What you should do -
How many lines in the records below contain the word "title"? State only that number.

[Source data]

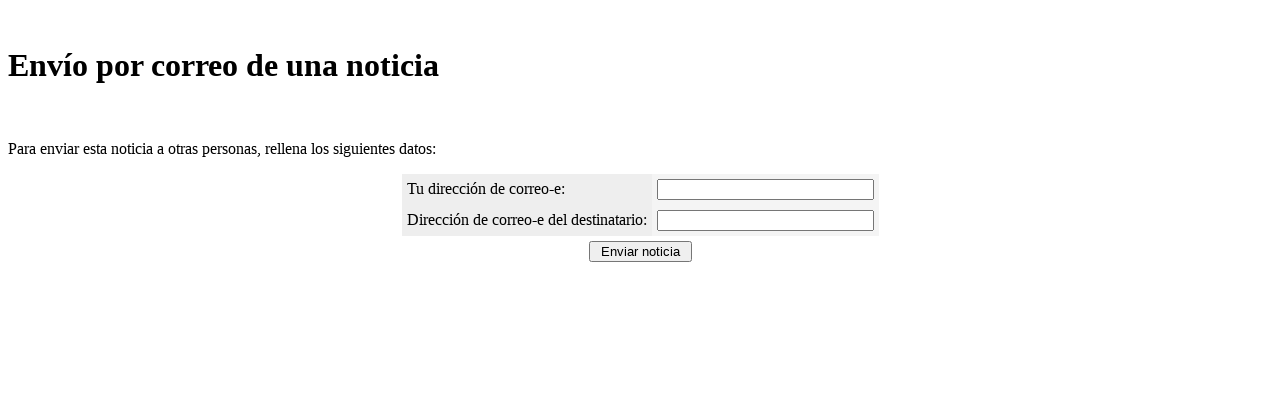

--- FILE ---
content_type: text/html; charset=utf-8
request_url: https://enfoques365.net/enviar_email_amigo.php?nt=12606
body_size: 864
content:
<!DOCTYPE HTML PUBLIC "-//W3C//DTD HTML 4.01 Transitional//EN" "http://www.w3.org/TR/html4/loose.dtd">
<html>
<head>
  <title>Documento sin título</title>
  <meta name="viewport" content="width=device-width, initial-scale=1">
<meta http-equiv="content-type" content="text/html; charset=utf-8">
</head>
<body>  <ins data-ad-channel="b1abb8ba140ddacf357f0dd10203906a" data-biqdiq-init></ins>

  <br>
  <h1>Envío por correo de una noticia</h1>
<br>
  <p>Para enviar esta noticia a otras personas, rellena los siguientes datos:</p>
  <form action="javascript:void(null);" name="adminForm1" id="IdFormAdminPopup" enctype="multipart/form-data">
    <table align="center" bgcolor="#F4F4F4" border="0" cellpadding="5" cellspacing="0">
      <tr>
        <td bgcolor="#EEEEEE" align="left">Tu dirección de correo-e:</td>
        <td><font face="arial, helvetica, sans-serif" size="2"><input type="text" name="direccion_origen" size="25" id="idemailorigen"></font></td>
      </tr>
      <tr>
        <td bgcolor="#EEEEEE" align="left">Dirección de correo-e del destinatario:</td>
        <td><font face="arial, helvetica, sans-serif" size="2"><input type="text" name="direccion_destino" size="25" id="idemaildestino"></font></td>
      </tr>
      <tr>
        <td align="center" bgcolor="#FFFFFF" colspan="2"><input type="submit" name="activo" value=" Enviar noticia " onclick="xajax_processEnviarNoticia(xajax.getFormValues('IdFormAdminPopup'),'1')"></td>
      </tr>
    </table>
<input type="hidden" name="id_noticias" value="12606">
    <div id="idmensaje" align="center">
       
    </div>
  </form>
<br>
  <br>
  <br>
<script defer src="https://static.cloudflareinsights.com/beacon.min.js/vcd15cbe7772f49c399c6a5babf22c1241717689176015" integrity="sha512-ZpsOmlRQV6y907TI0dKBHq9Md29nnaEIPlkf84rnaERnq6zvWvPUqr2ft8M1aS28oN72PdrCzSjY4U6VaAw1EQ==" data-cf-beacon='{"version":"2024.11.0","token":"97e45cf058764e02b74d58414118f1e4","r":1,"server_timing":{"name":{"cfCacheStatus":true,"cfEdge":true,"cfExtPri":true,"cfL4":true,"cfOrigin":true,"cfSpeedBrain":true},"location_startswith":null}}' crossorigin="anonymous"></script>
</body>
</html>
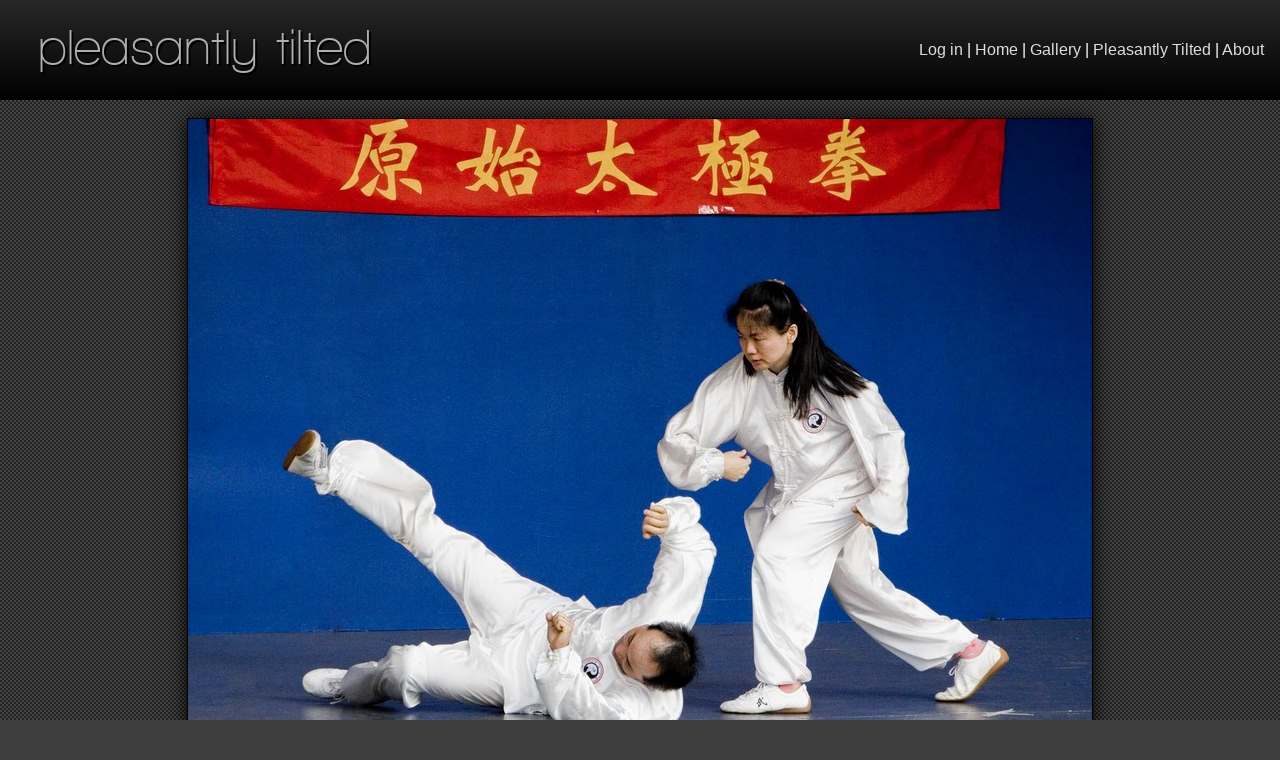

--- FILE ---
content_type: text/html; charset=utf-8
request_url: https://pixelmaze.ca/tilted/?post_id=1094
body_size: 2193
content:
<!DOCTYPE html>
<html lang="en">
<head>
<title>Pleasantly Tilted - PixelMaze</title>

<link rel="stylesheet" href="../index_style.css" type="text/css">
<link rel="alternate" type="application/rss+xml" title="Pleasantly Tilted - RSS Feed" href="atom.php" />
<style type="text/css" media="all">

textarea { background-color: #120e15; color: #cccccc; }
input { background-color: #120e15; color: #cccccc; }

</style>

<script type="text/javascript" src="../keynav.js?1263869647"></script>
<script type="text/javascript">

function image_preload() {
	// Preload next and previous images
	var i = document.getElementById('photo_prev');
	i.src = '../2004/07/horseshoe_bay/112433-6.jpg';
	var i = document.getElementById('photo_next');
	i.src = '../2006/07/michigan/3/20d/112437-6.jpg';
}
</script>
<link rel="icon" href="/favicon.ico" type="image/ico">
<!--[if lte IE 6]>
<script type="text/javascript" src="ie_png_hack.js"></script>
<![endif]-->
</head>
<body id="page" onload="return attach_keypress() | image_preload();" onkeydown="return hopefully_not_iced_tea_induced_keypress(event);">
<form name="f" method="post" enctype="multipart/form-data">
<div id="iframe_area"></div>
<div id="page_fit">
 <div id="edge_top_pm"><table width="100%" height="100%" border=0 cellspacing=0 cellpadding=0>
  <tr>
   <td align=left><a id="logo_text" style="padding-left: .75em; padding-bottom: 6px;" href="/tilted/" class="plain block">pleasantly tilted</a></td>
   <td align=right valign=middle>
    <div>
     <a id="a_loginout" href="../login.php?post_id=1094&amp;return_url=%2Ftilted%2F%3Fpost_id%3D1094">Log in</a> |
     <a href="/" class="plain">Home</a> |
     <a href="../set_summary.php?post_id=1094&amp;return_url=%2Ftilted%2F%3Fpost_id%3D1094">Gallery</a> |
     <a href="../tilted/">Pleasantly Tilted</a> |
     <a href="../about.php?post_id=1094&amp;return_url=%2Ftilted%2F%3Fpost_id%3D1094">About</a>
    </div>
   </td>
  </tr>
 </table></div>
 <center class="grate_overlay"><br>
 <table id="edge_top" border=0 cellspacing=0 cellpadding=0 width="906">
  <tr>
   <td colspan=2>
    <table border=0 cellspacing=0 cellpadding=0>
     <tr>
      <td colspan=2><div id="photobox" align=center><map name="nav">
       <area id="iarea_prev" title="&larr; previous" shape="rect" coords="0,0,452,680" href="/tilted/index.php?post_id=1093"><area id="iarea_next" title="next &rarr;" shape="rect" coords="452,0,904,680" href="/tilted/index.php?post_id=1095"></map><img id="image" src="../2006/09/pne/1/112435-6.jpg" alt="Down to an Art" width="904" height="680" usemap="#nav">       <img id="photo_prev" src="../gfx/prev.gif" width=0 height=0>
       <img id="photo_next" src="../gfx/next.gif" width=0 height=0>
      </div></td>
     </tr>
    </table>
   </td>
  </tr>
  <tr>
   <td colspan=2 id="infobox">
    <table cellpadding=0 cellspacing=0 border=0 width=100%>
     <tr>
      <td align=left valign=bottom id="title" class="title" width=80%>
        <a id="a_permalink" href="/tilted/index.php?post_id=1094">
        &nbsp;Down to an Art&nbsp;        </a>

      </td>
      <td align=right valign=top width=20%>
       <div align=left valign=bottom class="date">
        <a id="a_prev" href="/tilted/index.php?post_id=1093">
        <!-- <img alt="previous" width=18 height=10 src="../gfx/prev.gif"> -->
        &#8610;
        </a>
        <a id="a_date" href="archives.php?post_id=1094&amp;year=2007&amp;month=5&amp;return_url=%2Ftilted%2F%3Fpost_id%3D1094">2007-05-20</a>
        <a id="a_next" href="/tilted/index.php?post_id=1095">
        <!-- <img alt="next" width=18 height=10 src="../gfx/next.gif"> -->
        &#8611;
        </a>
       </div>
      </td>
     </tr>

     <tr><td colspan=2><hr></td></tr>

     <tr>
      <td align=left colspan=2 valign=top><div id="desc">A show of Tai Chi at the PNE Fair, Vancouver</div>
       <div id="info">
       <div>
        Canon EOS 20D:        200mm (320mm)        f/8        1/1600&quot;        ISO 1600        <wbr>Capture time: 2006-09-03 16:31:52       </div>
       <div><br></div>
       </div>
      </td></tr><tr><td align=left colspan=2 valign=top>
       <div id="comments">
         ouch!!!!<p>Posted by <b><a target="_blank" href="http://www.crashryan.com">crash</a></b> on May 20, 2007 at 3:16 PM</p><hr>
	<br><br><a href="javascript:toggle_display('comment_area')"><b>Leave a comment</b></a>

        <div id="comment_area"><br><br>
         <div><a href="../login.php?post_id=1094&amp;return_url=%2Ftilted%2F%3Fpost_id%3D1094">Log in</a> or
		<a href="../signup.php?post_id=1094&amp;return_url=%2Ftilted%2F%3Fpost_id%3D1094">sign up</a> to store your information.</div>            <div><textarea name="comment_body" cols=48 rows=8 onfocus="if (this.value=='Type your comment here.') this.value = '';">Type your comment here.</textarea></div>
		<div><input type=text name="name" value=""> &larr; Name (required)</div>
		<div><input type=text name="email" value=""> &larr; Email (not visible to others)</div>
		<div><input type=text name="url" value=""> &larr; Website URL</div>
         <input type=image name="submit_comment[]" alt="Submit Comment" src="../gfx/submit_comment.png" width=124 height=19>
        </div>
       </div>
      </td>
     </tr>

     <tr>
      <td colspan=2 align=center>
       <a href="https://www.facebook.com/pixelmaze">facebook</a>
       &bull;&nbsp;<a href="http://www.photoblogs.org/profile/">photoblogs.org</a>
       &bull;&nbsp;<a href="http://www.coolphotoblogs.com/?do=profile&amp;id=674">coolphotoblogs</a>
       &bull;&nbsp;<a href="http://www.photoblog-community.com/LinkDetails.php?ID=3351">photoblog-community</a>
      </td>
     </tr>

    </table>

   </td>
  </tr>
 </table>
 <div id="bottom_pad"></div>
</center>
</div>
<div id="edge_bottom"><div id="edge_bottom_text">©2026 PixelMaze Photography</div></div>
<input type=hidden name="post_id" value="1094"></form>
</body>
</html>


--- FILE ---
content_type: text/javascript
request_url: https://pixelmaze.ca/keynav.js?1263869647
body_size: 451
content:
function hopefully_not_iced_tea_induced_keypress(e) {
	var tag;

	if (!e)	  
		e = window.event;
	if (e.target)
		tag = e.target;
	else
		tag = e.srcElement;
	 
	if (tag.tagName == "INPUT")
		return;		   
	if (tag.tagName == "TEXTAREA")
		return;		      

	switch (e.keyCode) {
	case 63234:	// Safari left
	case 37:	// left
		var a = document.getElementById('a_prev');
		document.location.href = a.href;
		break;
	case 63235:	// Safari right
	case 39:	// right
		var a = document.getElementById('a_next');
		document.location.href = a.href;
		break;
	default:
		return true;
	}
	return false;
}

function attach_keypress() {
	// Whack-a-mole
	document.onkeypress = new Function('e','hopefully_not_iced_tea_induced_keypress(e)');
}

function toggle_display(name) {
	var d = document.getElementById(name);
	if (!d)
		return;
	d.style.setProperty("display",(d.style.display == 'block') ? 'none' : 'block',null);
}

Result of the task -
5